# [Your instructions]
Collect every row below that contains the word "blue" and copy each one in full. Letter case matters, so a match must have the same capitals and lowercase letters.
===
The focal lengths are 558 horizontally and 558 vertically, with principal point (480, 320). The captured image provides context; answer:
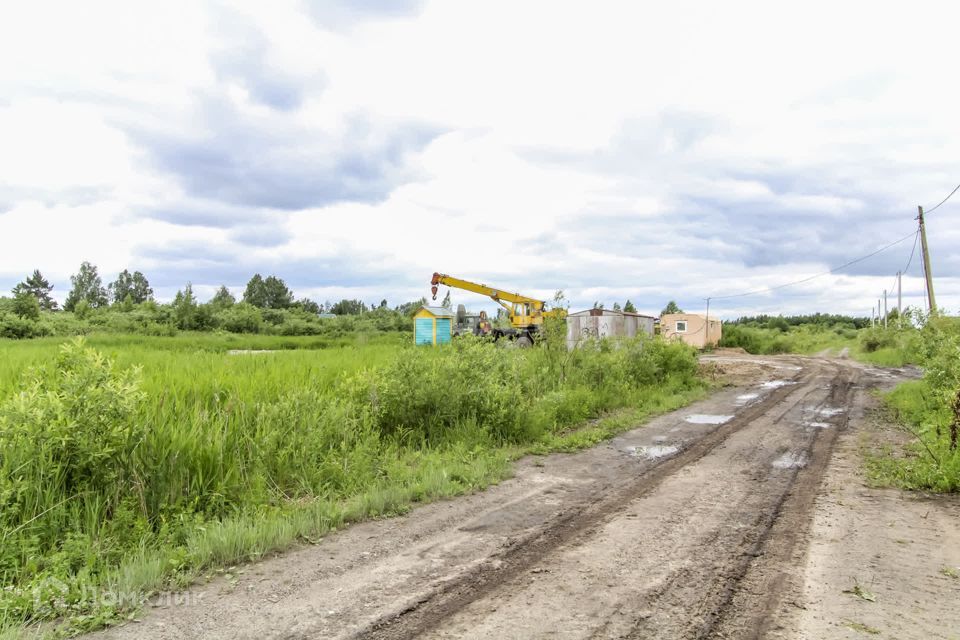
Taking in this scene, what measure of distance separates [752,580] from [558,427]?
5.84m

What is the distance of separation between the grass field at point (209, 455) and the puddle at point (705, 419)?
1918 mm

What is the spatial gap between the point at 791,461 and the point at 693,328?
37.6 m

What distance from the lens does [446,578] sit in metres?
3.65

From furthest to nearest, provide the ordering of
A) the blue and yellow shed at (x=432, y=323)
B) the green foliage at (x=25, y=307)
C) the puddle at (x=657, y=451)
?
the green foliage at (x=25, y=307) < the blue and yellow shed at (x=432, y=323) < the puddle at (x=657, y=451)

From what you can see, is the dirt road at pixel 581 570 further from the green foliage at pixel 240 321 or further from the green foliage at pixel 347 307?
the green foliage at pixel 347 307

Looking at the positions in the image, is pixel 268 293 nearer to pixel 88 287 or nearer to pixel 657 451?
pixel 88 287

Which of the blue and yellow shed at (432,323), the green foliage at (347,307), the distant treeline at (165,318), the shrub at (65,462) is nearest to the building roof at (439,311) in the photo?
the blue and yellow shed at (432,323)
===
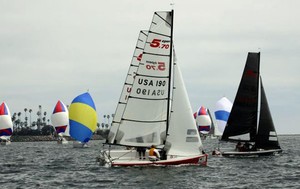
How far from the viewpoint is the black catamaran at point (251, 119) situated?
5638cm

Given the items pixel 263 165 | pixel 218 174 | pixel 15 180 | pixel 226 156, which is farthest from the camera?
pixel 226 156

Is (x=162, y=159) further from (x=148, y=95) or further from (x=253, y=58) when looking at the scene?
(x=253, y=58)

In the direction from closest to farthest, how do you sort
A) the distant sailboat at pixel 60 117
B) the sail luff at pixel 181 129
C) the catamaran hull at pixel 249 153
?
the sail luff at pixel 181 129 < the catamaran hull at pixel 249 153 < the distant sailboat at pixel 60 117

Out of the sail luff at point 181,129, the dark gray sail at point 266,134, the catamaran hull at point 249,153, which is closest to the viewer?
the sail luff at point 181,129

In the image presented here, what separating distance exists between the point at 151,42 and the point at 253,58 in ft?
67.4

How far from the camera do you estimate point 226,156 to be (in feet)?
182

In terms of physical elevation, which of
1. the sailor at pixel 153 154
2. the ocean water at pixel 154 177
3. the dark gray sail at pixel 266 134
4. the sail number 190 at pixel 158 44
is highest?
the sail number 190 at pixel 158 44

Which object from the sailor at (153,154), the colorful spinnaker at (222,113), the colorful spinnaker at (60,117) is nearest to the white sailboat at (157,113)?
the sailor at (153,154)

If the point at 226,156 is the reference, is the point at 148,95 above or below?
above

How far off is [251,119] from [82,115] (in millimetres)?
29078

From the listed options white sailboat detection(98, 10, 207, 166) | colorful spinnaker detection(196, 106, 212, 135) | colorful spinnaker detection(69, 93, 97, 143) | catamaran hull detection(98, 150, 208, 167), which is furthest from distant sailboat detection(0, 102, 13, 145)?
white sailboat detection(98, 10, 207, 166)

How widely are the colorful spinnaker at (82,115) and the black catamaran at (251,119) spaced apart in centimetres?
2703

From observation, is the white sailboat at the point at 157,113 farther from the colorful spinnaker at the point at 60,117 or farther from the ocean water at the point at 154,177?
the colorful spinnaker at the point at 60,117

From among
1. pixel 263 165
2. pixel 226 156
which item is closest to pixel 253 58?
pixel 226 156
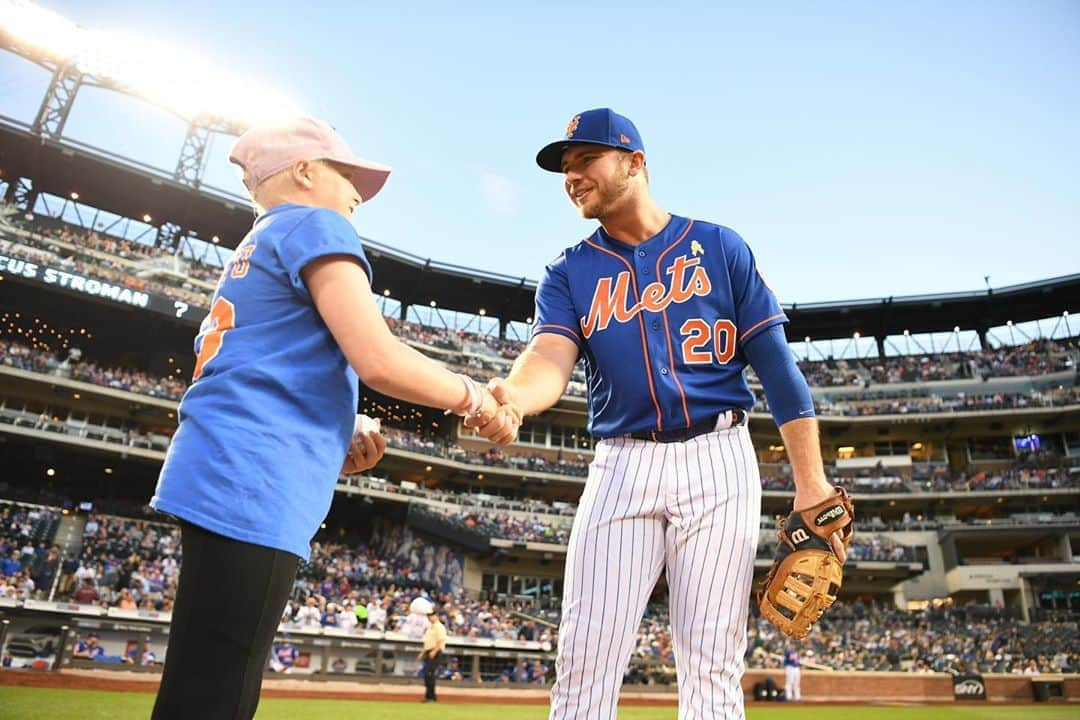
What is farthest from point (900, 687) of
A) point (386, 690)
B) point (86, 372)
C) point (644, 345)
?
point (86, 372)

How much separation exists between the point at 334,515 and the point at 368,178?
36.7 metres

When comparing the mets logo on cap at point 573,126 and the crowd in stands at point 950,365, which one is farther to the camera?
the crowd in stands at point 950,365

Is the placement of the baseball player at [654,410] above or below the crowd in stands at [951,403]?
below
===
# [Solved problem]
A) the blue and yellow shed at (x=432, y=323)
the green foliage at (x=25, y=307) < the blue and yellow shed at (x=432, y=323) < the puddle at (x=657, y=451)
Which of the blue and yellow shed at (432,323), the green foliage at (347,307), the distant treeline at (165,318), the shrub at (65,462) is nearest to the building roof at (439,311) in the photo?
the blue and yellow shed at (432,323)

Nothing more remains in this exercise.